What partnerships are you developing in the country?

We are partnered with Ophir Energy in Blocks 1, 3, and 4, while Statoil and ExxonMobil are in Block 2. What we have is a collaboration in principle to hopefully partner with Statoil and ExxonMobil. We are working well together. We are of course also partners with Tanzania Petroleum Development Corporation (TPDC) and for all intents and purposes the government and people of Tanzania.

How do you foresee the demand for LNG developing?

BG Group’s belief is that the demand for gas in the next decade will outstrip supply, and there are several reasons for that. First is the demand projection in the Far East and elsewhere, and second is the ability of today’s LNG ships to exploit markets all over the world. Even with a dampening of demand in China in recent times, we still see a lot of opportunities. This means that prices will be extremely robust. From Tanzania’s perspective, under the terms of the production-sharing agreements (PSAs), investment risk is with the contractor; we provide all the upfront investment capital. Obviously, we are using the resources of Tanzania so we have to frame our work in a way that will be beneficial to the country. However, given how the deals are structured, Tanzanians will still get an appropriate share even in times of lower prices. It is very important that a resource belonging to a country is exploited in the most appropriate fashion. When we go to the TPDC, we go with robust information to show why LNG is still the best utilization of deep-water gas in terms of return per molecule of gas. In regard to the East African region, there is also a lot of gas in Mozambique. I do not see this as a problem; in fact, I believe many synergies could be developed in terms of expertise and other forms of collaboration. As we develop capacity here, we have to ensure that that capacity is not sucked elsewhere. In that respect, the right institutional arrangements have to be made in order to encourage people to stay in the country.

What benefits will having a gas industry bring to the country?

A gas industry, which of course is part of the overall energy industry, brings cutting-edge technology to a country. In terms of the depth that rigs have to drill to, as well as the seismic information we have on the seabed, it is amazing. There are literally grand canyons under water offshore of Tanzania that we have mapped. With that expertise comes technological advances. If that is managed carefully, it can have a knock-on effect on the economy if people are employed properly. The country itself begins thinking about its engineering capacities and the universities start to think about what they have to do to drive the industry and be a part of it—it starts a thought process on whether we need more engineers, scholarships, or laboratories, for example. Such intellectual discussions do not just simply happen. Discussion brings about change and it is important for development.

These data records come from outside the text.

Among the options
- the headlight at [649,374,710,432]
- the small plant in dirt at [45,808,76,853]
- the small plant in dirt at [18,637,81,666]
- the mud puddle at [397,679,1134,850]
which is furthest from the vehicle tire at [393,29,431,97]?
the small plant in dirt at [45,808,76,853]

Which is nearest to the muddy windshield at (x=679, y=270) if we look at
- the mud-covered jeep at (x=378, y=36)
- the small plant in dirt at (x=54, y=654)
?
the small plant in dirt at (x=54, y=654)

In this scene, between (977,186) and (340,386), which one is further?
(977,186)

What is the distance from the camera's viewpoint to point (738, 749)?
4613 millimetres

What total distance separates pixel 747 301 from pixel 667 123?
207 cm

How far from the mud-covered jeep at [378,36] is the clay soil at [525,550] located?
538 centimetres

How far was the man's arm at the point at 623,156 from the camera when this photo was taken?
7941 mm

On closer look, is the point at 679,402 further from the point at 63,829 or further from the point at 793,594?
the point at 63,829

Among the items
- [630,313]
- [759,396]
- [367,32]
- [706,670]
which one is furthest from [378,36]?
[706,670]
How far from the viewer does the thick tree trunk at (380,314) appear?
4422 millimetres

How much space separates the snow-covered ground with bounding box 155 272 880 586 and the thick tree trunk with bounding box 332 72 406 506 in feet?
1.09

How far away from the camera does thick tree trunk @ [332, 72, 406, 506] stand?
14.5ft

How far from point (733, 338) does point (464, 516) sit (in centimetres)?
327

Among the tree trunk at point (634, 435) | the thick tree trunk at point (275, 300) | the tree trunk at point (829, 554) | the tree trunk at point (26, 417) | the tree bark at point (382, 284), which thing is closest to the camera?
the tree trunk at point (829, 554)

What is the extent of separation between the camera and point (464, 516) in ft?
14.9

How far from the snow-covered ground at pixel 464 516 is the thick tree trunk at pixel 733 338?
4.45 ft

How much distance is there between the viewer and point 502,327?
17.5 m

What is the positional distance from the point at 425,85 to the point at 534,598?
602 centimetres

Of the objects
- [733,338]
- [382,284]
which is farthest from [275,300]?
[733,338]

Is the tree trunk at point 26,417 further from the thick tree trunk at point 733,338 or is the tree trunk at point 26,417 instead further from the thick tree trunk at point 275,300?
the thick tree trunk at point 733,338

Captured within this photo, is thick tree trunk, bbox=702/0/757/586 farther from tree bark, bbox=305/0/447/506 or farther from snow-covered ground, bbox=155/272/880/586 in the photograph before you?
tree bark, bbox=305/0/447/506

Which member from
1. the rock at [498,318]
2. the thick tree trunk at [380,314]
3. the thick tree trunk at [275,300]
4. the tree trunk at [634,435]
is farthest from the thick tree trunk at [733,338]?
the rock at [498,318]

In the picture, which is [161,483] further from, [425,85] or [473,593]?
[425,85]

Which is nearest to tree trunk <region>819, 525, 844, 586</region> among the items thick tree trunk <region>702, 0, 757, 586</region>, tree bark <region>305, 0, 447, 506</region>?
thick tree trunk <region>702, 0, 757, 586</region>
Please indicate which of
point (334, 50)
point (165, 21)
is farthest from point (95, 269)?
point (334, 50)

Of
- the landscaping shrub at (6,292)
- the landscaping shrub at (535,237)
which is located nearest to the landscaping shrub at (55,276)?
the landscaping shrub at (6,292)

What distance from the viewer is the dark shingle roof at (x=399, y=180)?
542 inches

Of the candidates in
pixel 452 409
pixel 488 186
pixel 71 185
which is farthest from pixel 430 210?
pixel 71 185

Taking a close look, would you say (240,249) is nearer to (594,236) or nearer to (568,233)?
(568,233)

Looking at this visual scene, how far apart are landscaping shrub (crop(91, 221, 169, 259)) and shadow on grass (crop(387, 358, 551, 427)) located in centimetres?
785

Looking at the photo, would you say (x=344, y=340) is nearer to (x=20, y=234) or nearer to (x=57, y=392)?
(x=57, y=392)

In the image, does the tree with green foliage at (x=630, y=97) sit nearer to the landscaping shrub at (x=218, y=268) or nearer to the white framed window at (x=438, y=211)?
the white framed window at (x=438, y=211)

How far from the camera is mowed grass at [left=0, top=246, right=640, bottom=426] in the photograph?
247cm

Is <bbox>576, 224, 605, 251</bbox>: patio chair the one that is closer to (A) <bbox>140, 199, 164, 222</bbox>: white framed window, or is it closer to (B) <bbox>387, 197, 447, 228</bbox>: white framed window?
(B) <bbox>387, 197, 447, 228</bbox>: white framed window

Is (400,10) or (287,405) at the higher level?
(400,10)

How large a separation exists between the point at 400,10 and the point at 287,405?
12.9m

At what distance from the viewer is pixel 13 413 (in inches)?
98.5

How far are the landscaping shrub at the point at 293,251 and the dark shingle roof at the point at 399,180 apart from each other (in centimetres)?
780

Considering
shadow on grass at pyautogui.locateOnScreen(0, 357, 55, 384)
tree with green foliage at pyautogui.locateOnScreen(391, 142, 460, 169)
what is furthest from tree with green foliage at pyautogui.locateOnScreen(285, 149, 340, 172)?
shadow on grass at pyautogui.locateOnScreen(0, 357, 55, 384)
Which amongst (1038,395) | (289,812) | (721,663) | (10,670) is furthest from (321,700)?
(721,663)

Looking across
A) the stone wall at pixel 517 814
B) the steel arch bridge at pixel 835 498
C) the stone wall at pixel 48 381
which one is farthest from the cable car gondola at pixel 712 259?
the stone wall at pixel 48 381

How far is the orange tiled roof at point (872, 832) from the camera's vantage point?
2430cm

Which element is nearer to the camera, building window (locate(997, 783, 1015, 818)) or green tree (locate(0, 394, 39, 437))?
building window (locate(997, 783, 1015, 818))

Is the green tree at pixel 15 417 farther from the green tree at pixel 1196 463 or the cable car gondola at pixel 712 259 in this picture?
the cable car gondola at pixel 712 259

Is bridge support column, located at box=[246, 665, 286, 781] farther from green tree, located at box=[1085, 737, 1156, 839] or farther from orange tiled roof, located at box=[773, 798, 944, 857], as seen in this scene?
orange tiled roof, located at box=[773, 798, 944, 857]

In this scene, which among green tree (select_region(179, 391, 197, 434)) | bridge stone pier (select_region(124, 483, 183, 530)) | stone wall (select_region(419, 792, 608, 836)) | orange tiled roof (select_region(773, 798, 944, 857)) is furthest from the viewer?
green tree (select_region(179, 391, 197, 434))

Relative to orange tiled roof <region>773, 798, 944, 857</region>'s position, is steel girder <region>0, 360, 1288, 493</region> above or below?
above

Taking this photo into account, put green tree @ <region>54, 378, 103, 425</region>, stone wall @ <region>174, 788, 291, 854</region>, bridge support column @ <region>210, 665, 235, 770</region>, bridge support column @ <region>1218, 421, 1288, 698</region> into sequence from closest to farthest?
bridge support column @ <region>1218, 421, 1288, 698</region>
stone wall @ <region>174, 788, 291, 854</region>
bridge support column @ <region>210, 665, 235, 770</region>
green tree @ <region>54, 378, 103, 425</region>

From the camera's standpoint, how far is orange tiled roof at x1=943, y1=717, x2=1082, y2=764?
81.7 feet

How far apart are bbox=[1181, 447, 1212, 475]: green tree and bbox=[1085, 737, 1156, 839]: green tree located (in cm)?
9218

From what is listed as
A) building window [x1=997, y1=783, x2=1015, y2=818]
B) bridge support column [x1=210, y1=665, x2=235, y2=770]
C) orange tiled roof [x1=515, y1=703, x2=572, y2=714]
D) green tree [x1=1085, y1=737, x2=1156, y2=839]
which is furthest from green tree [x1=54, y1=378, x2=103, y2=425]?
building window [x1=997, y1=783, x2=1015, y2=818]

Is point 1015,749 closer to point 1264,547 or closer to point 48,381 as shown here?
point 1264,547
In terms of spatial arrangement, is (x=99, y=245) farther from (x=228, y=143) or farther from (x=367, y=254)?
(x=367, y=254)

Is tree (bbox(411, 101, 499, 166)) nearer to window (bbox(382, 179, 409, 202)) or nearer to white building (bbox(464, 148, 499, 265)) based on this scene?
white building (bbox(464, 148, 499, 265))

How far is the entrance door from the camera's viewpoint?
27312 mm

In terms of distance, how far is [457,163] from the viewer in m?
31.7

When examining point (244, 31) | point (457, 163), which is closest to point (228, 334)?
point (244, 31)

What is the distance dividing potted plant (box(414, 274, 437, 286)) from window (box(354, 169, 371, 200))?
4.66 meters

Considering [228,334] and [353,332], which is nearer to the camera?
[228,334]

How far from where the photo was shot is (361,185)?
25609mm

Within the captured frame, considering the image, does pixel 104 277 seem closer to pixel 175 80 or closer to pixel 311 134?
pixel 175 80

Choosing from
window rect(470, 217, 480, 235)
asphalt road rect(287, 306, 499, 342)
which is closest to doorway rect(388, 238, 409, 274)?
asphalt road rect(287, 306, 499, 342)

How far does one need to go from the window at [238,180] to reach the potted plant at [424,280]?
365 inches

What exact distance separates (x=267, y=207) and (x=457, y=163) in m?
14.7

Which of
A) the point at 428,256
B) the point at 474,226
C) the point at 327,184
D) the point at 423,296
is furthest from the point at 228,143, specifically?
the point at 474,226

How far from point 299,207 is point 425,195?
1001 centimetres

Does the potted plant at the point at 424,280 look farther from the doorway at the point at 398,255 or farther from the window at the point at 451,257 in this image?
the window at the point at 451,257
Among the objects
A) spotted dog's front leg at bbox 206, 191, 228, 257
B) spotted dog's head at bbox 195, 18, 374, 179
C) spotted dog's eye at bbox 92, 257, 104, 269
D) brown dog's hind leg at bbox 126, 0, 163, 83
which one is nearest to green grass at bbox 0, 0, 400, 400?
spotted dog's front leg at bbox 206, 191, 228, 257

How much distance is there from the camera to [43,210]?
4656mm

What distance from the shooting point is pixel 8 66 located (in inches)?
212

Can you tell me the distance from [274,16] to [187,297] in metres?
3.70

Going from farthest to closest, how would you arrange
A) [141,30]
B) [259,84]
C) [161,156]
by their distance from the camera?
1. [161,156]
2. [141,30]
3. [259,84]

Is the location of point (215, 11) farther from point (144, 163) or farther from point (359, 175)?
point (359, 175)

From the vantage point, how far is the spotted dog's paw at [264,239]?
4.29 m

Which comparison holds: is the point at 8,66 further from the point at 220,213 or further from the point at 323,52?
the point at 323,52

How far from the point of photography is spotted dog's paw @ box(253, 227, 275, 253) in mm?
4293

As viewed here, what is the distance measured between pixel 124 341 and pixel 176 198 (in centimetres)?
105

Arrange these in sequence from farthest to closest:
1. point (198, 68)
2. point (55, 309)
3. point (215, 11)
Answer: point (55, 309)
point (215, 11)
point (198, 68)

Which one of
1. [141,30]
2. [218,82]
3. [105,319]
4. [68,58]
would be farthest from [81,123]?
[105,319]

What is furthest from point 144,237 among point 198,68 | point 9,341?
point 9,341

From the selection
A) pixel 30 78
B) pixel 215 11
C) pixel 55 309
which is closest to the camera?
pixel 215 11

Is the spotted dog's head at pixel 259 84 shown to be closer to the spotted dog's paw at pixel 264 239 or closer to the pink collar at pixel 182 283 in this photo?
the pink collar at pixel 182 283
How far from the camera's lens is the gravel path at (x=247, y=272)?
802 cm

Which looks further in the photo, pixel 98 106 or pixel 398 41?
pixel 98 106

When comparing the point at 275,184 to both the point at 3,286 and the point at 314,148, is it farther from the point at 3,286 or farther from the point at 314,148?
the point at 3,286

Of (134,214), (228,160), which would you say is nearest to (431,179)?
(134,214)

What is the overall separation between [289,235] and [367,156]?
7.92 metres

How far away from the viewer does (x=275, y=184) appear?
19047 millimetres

How do you feel about the Tanzanian business environment and what challenges exist?

With respect to the energy industry, it is slightly immature because it is relatively new. I believe that, even when gold prices were high, the maximum revenue from Tanzania’s extractive industries per annum was circa $500 million per year. The potential benefits of a deepwater gas development will dwarf that. Secondly, the investment for deepwater gas developments can range into billions and billions of dollars. Preparing for the impact this will have on the economy is challenging in terms of the influx of goods and the utilization of foreign exchange and how to avoid hyperinflation. From a government perspective, these things need to be thought through. Service companies also need to be ready. The issue of permits should be considered as well; you don’t want to bring people in with huge investments only to have them faced with obstacles.